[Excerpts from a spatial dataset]
━━━━━━━━━━
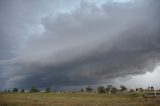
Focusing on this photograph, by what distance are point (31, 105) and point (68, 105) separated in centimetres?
718

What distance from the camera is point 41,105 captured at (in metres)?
56.0

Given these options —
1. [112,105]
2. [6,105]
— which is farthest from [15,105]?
[112,105]

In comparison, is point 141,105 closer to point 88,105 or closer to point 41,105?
point 88,105

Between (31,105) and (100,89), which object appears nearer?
(31,105)

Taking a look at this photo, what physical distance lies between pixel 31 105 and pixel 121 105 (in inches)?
679

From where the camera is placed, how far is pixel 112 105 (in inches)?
2199

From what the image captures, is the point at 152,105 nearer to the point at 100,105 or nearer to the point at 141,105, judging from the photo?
the point at 141,105

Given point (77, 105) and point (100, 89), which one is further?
point (100, 89)

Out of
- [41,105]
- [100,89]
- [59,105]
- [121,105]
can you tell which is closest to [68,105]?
[59,105]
━━━━━━━━━━
* **Written request**
Reproduce word for word the lines from the one containing "Given point (77, 105)" through the last line above, including both.

* **Completed exercise**
Given point (77, 105) and point (100, 89), which one is further?
point (100, 89)

Out of
- [41,105]
- [100,89]
- [59,105]
- [121,105]
can you tell which is closest to [68,105]?
[59,105]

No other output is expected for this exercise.